In the ‘medium’ case, when a variable is added to a model which contains half its features, it is hard to unpick its direct contribution because it is interacting withother features. It is also hard to unpick its interaction effects, because the model is still missing features. However, SHAP does include a small random sample of some of these models, introducing a stochastic element to its allocations.
SHAP also addresses how to make a prediction when a variable is excluded from the model. Recall that we are trying to explain how a model works. Consider a scenario where the model is missing variable x1. If we rebuild the model without x1, it is no longer the model we’re trying to explain. We need to make sure the model is fixed under every scenario. However, if we build the model with x1, it will need some value for x1 to produce a prediction. Most models cannot take null or missing input. SHAP instead uses a ‘background’ dataset to mimic x1 being missing from the dataset, similar to imputing its value.
If SHAP is required to predict the number of claims without x1, it will first take random samples from x1 with replacement (bootstrapping) – say, 1,000 times. For each of these 1,000 random samples, SHAP is then attached to the same values for x2 and x3 – effectively creating 1,000 new synthetic datapoints (where x2 and x3remain the same but x1 varies). It then uses the model in question and predicts the number of claims for the 1,000 synthetic datapoints – let us call them y0, …. , y1,000.

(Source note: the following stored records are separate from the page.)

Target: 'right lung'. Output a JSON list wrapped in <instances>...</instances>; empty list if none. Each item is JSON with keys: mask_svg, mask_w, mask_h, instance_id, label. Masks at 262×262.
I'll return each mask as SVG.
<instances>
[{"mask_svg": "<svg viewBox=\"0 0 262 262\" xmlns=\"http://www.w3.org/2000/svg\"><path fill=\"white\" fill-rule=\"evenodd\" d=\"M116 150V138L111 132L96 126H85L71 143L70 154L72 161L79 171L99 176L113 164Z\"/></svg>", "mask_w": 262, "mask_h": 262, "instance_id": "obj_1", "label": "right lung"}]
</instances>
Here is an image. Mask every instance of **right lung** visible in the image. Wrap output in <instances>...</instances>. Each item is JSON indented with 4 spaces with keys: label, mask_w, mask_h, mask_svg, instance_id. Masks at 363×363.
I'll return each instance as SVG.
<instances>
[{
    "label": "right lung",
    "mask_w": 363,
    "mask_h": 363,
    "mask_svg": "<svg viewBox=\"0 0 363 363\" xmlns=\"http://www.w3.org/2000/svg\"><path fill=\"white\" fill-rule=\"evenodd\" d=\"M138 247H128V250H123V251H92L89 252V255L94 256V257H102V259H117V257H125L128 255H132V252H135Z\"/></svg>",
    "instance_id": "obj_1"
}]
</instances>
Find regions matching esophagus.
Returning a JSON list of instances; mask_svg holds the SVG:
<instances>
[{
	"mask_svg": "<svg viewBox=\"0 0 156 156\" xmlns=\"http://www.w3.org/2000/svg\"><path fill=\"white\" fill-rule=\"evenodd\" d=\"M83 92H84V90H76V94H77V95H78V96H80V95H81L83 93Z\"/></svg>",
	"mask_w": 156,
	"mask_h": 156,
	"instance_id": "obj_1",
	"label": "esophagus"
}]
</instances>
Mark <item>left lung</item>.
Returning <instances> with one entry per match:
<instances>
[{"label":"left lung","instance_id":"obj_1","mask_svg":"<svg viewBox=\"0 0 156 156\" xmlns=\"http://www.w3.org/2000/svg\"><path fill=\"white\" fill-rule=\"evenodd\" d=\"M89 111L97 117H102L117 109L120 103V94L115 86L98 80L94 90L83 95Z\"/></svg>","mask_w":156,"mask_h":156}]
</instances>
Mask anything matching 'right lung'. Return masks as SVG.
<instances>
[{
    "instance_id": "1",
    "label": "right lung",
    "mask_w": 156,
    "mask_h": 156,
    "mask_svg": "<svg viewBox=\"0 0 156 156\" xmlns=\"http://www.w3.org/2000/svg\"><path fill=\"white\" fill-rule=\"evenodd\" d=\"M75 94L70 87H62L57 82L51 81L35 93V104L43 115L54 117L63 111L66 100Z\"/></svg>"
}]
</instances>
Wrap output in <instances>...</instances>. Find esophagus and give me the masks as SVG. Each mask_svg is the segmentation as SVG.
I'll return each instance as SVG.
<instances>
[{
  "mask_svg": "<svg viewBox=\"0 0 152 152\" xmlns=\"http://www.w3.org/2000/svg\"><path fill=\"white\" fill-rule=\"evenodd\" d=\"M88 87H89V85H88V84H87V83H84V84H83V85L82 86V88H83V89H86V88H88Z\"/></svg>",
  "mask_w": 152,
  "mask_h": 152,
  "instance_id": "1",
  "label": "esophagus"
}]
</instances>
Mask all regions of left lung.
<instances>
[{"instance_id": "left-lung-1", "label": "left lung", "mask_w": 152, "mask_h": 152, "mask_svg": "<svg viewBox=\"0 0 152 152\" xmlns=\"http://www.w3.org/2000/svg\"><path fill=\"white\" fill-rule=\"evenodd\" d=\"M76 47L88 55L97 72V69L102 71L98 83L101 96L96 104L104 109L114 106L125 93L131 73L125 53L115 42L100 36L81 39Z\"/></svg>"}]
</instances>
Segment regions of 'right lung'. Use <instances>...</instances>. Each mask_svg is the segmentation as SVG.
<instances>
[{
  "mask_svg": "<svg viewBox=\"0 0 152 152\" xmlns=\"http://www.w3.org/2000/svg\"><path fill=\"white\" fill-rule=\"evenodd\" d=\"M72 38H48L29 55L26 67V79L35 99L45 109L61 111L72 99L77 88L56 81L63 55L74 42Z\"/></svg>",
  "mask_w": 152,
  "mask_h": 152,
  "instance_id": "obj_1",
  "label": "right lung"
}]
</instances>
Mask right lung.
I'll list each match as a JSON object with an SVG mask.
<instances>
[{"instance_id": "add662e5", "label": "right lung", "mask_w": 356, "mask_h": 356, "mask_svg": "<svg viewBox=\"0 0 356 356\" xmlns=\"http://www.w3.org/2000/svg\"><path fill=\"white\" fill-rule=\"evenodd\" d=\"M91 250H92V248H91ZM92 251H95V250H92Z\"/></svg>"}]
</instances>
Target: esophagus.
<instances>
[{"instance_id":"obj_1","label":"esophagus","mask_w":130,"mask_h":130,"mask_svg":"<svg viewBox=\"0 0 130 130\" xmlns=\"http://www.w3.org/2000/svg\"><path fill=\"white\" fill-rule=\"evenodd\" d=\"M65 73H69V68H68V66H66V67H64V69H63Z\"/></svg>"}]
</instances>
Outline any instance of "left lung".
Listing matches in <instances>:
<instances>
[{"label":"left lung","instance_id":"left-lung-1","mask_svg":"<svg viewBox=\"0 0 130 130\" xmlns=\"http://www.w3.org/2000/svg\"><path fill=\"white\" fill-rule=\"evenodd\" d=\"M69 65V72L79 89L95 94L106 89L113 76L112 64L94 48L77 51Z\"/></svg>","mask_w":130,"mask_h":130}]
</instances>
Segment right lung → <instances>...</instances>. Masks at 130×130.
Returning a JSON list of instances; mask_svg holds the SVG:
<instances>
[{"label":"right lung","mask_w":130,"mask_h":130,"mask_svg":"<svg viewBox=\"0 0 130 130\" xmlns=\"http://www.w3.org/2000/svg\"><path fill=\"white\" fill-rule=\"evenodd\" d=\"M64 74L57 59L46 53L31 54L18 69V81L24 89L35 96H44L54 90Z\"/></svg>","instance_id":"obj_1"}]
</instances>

The average of y0, …. , y1,000 is computed and said to represent what the model predicts when x1 is missing. x1 is treated as behaving almost like a random white noise variable. Notice that this introduces another stochastic element to SHAP, which means results may vary with runs.
SHAP thus assumes that all features are independent, because the missing features are drawn without varying the features present in the model. In Table 1, x2 and x3 remain fixed for all random values of x1. But what if there is some collinearity and dependency structure between the variables? The synthetic datapoints such as (0,1,2) in the first row may be impossible to observe in the real world, which could lead to model errors in SHAP’s approximation of Shapley values.
Models not included in the sample are not thrown away – their predictions are approximated by linear regression. Going back to a model with 15 features, SHAP fits a line of best fit to the predictions from the 2,078 models included in the sample, to approximate the predictions from the (32,768 – 2,078 =) 30,690 missing models. The coefficients from this linear regression are ultimately used as SHAP’s approximation of Shapley values.
Visualising the model
SHAP comes with visualisation tools to aid understanding. Going back to policy d1 and Shapley values of 7.25, 4.25 and -1.5, SHAP often represents these in waterfall type charts (Figure 2).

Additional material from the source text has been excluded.